第322話 ギルドマスター

「服屋?」


 冒険者ギルドを出て商業区に向かっていると、大量の服が店先に吊るされていた。


 気になって立ち止まり、店を見たら店先だけではなく、店の中も服で占められている。どんだけあんだよ! って突っ込みたくなるくらいだ。


「布を買うより服を買ったほうが早いか?」


 一から作るのも大変だろうし、今はそんな余裕もないはず。エルフも継ぎ接ぎだらけの服を着ていた。食料も大切だが、着るものも大切。衣食住知りて?足りて? なんかそんなことわざがあったはず。


 ま、まあ、どんな意味だったかは忘れたが、足りてりゃ不満は出ないはず。アシッカが落ち着いてくれるならオレの苦労も減る、はずだ。


 店先に吊るされた服を眺める。


 それは新品ではなく、中古服のようで、どれもくたびれたものだった。


 値札は貼られてはいない。要相談か? 均一セールか? なんだ?


「いらっしゃい。なにをお探しだい?」


 店先で首を傾げていたら中から四十歳くらいの女性が出てきた。店主かな?


「なに、と言うか、金貨一枚でどのくらいの数が買えますかね?」


 冷やかしと思われたら困るので金貨を出して店主(仮)さんに見せた。


「卸業者かい?」


「まあ、似たようなものです。結構な数が欲しいので」


 エルフだけでも二百人くらいいる。町のことまで考えたらこの店のを買い占めないとダメだろうよ。

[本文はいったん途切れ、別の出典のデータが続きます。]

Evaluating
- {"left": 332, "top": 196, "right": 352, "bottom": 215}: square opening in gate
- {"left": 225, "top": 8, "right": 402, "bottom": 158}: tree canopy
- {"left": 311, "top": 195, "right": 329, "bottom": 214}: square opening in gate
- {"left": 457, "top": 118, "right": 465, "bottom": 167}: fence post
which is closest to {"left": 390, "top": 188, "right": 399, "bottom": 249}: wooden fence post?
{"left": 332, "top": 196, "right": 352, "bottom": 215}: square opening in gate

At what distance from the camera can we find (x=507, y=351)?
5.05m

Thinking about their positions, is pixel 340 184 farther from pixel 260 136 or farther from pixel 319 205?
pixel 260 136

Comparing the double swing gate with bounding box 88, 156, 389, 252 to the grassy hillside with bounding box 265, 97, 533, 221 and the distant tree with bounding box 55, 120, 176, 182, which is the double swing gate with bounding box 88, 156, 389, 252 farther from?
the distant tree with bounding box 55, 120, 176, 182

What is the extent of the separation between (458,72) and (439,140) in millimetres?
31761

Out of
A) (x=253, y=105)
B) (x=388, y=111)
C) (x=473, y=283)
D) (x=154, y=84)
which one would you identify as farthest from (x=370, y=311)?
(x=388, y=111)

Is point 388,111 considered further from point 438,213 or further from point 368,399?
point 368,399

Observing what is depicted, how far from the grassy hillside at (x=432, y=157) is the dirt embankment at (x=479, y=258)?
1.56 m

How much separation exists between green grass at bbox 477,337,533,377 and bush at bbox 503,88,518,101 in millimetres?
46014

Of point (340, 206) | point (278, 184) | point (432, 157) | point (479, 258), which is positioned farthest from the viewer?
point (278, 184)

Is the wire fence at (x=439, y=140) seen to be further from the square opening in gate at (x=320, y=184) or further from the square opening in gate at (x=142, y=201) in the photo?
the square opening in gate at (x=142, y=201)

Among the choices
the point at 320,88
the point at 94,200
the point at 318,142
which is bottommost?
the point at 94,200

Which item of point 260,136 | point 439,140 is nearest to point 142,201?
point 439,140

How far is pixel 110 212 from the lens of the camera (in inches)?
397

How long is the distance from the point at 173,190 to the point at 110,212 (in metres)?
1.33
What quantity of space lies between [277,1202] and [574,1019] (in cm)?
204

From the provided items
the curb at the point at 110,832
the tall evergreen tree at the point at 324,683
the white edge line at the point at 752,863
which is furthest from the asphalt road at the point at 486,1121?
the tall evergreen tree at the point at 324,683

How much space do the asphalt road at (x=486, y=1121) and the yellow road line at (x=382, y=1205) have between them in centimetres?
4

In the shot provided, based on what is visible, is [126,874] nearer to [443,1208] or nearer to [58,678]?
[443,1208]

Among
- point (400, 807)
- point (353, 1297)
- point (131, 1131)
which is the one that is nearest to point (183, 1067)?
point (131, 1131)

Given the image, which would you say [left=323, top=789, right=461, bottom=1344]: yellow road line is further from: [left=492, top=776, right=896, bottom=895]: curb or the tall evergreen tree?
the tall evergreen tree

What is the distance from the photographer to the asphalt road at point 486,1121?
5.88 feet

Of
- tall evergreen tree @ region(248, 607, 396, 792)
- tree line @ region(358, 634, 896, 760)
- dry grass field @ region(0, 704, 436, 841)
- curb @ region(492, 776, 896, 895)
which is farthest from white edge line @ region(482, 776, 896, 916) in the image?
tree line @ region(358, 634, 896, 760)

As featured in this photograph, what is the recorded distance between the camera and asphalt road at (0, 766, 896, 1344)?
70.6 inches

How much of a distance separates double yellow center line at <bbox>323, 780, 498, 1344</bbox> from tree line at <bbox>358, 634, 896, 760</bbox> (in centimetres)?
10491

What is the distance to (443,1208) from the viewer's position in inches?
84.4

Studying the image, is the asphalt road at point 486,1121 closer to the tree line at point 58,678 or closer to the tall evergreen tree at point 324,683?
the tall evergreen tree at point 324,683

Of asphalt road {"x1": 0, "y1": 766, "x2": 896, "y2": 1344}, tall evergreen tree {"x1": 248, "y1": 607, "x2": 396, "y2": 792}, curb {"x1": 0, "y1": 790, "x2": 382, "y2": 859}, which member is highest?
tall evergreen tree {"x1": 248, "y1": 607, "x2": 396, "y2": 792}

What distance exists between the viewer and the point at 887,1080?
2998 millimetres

「ま、まあ、物にはよるけど、大体百五十着かね? 本当に買うならオマケはするよ」


「じゃあ、買います」


 オレの即決買いにびっくりする店主(仮)さんだが、上客と判断したんだろう。満面の笑みを見せた。


「主に大人が着るものをお願いします。あ、ボロ布もあったらいただけますか? 剣を拭くのに使いたいので」


 金貨を店主(仮)さんに渡した。


「物はあたしが選んでいいのかい?」


「男のオレが選ぶよりはマシでしょう」


 なにがいいかなんてオレにはさっぱり。なら、本職に選んでもらったほうが確かだろうよ。


「どうやって運ぶんだい? 馬車かい?」


「いえ、魔法で運びます。人に見られると騒ぎになるので店の中で使わせてもらいます」


 はぁ? と言う顔の店主(仮)さん。まあまあと服を選んでもらい、オレとラダリオンでホームに運んだ。


 一時間ほどで金貨一枚分の服とボロ布を運び終えた。


 何着になったかわからんが、店の中がかなり広くなった。金貨一枚はこれだけの価値があるんだな~。


「……今日は店仕舞いだね……」


 店主(仮)さんも乾いた笑みを浮かべている。まあ、金貨一枚分買われたらそうなるわな。


 心のケアは自分でなんとかしてと、そそくさと店をあとにした。


「ラダリオン。人目のないところでホームに入るぞ」


 さすがにあれだけの数をミサロ一人に片付けさせるのは酷だ。


「タカトさん。これ、一度洗濯したほうがいいですね」


 昼になってミリエルもやってきて、手伝いをお願いしたらそんなこと言われた。


「もしかしてこれ、汚れてこの色なのか?」


「何度か洗っているみたいですが、汗の染みとか混じってますね。洗ったほうがよいかと思います」


 変な草のような臭いがするな~と思ったら臭い消しのためか? なんかそんなこと言われたら汚いものに見えてきたよ……。


「安い洗濯機買うか」


 一台は女風呂に移して、女子組で交代でやっている。


 オレもと思うが、ミリエルが恥ずかしいからと排除されました。まだ、一緒に洗わないで! とか言われないだけマシだろうよ。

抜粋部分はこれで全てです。